Exercise requirements: Give the records below as a Markdown table with the columns Row and Line, one row per line and no rows for blank lines. Begin at the line that contains "How far is pixel" and stop at the end of the records, leaving out the pictures.

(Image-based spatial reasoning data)
•••••

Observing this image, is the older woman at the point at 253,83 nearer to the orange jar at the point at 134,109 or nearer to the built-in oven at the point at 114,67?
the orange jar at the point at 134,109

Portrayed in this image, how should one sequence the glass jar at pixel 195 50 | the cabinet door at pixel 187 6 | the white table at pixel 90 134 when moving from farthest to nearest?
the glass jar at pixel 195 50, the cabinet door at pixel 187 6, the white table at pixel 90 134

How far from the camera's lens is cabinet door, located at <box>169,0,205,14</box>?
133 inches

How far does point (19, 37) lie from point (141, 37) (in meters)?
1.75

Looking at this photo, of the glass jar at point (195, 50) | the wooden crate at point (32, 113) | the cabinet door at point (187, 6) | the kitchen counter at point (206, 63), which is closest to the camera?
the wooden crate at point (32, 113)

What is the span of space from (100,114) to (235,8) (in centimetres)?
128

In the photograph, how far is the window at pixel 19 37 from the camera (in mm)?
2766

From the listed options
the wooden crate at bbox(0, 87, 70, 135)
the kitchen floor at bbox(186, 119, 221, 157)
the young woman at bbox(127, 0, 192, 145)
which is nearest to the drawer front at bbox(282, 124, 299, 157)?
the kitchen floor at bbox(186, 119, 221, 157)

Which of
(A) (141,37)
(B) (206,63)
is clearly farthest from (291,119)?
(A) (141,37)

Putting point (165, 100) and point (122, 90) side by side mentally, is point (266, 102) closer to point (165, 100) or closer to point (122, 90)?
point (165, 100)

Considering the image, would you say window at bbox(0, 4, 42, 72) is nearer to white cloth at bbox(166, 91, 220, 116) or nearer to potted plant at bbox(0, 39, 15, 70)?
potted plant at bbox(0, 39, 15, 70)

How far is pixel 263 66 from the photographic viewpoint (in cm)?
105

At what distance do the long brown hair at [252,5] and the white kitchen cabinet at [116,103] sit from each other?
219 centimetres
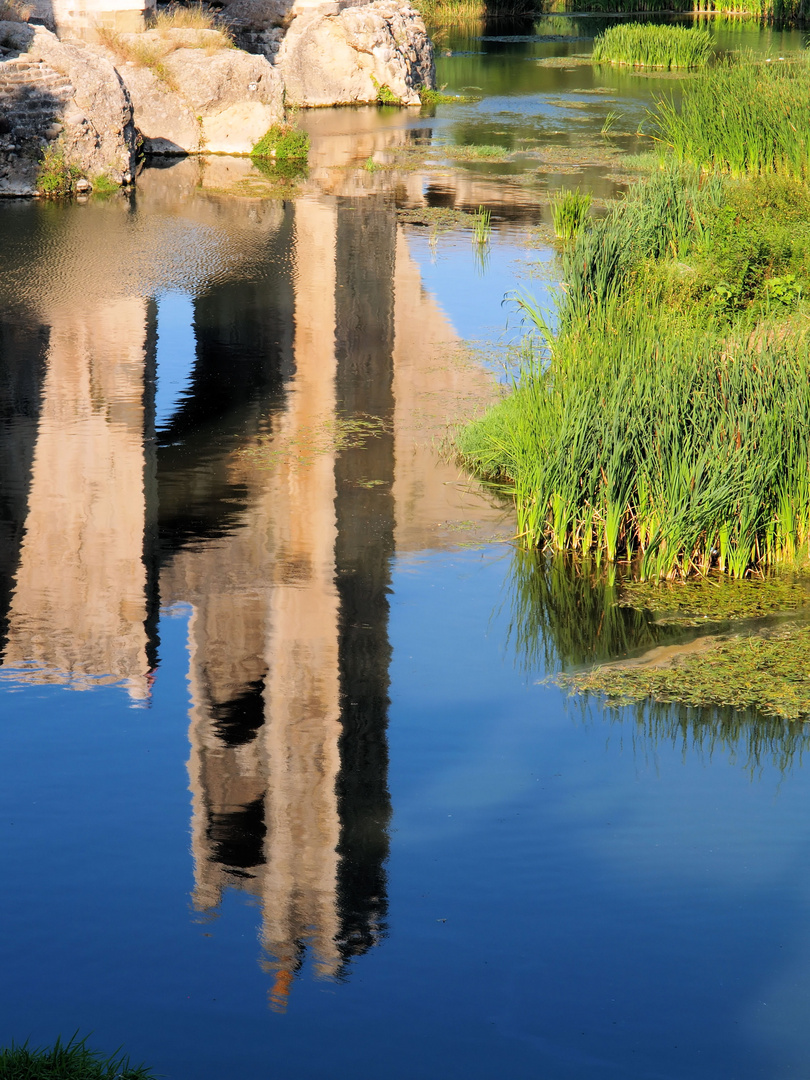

•••••

Final answer:
| Row | Line |
|---|---|
| 1 | How far is pixel 263 66 from the photographic viewpoint (in cm)? |
| 2 | 105 |
| 3 | At what distance do the long brown hair at [252,5] and the white kitchen cabinet at [116,103] sit from each other? |
| 4 | 219 centimetres |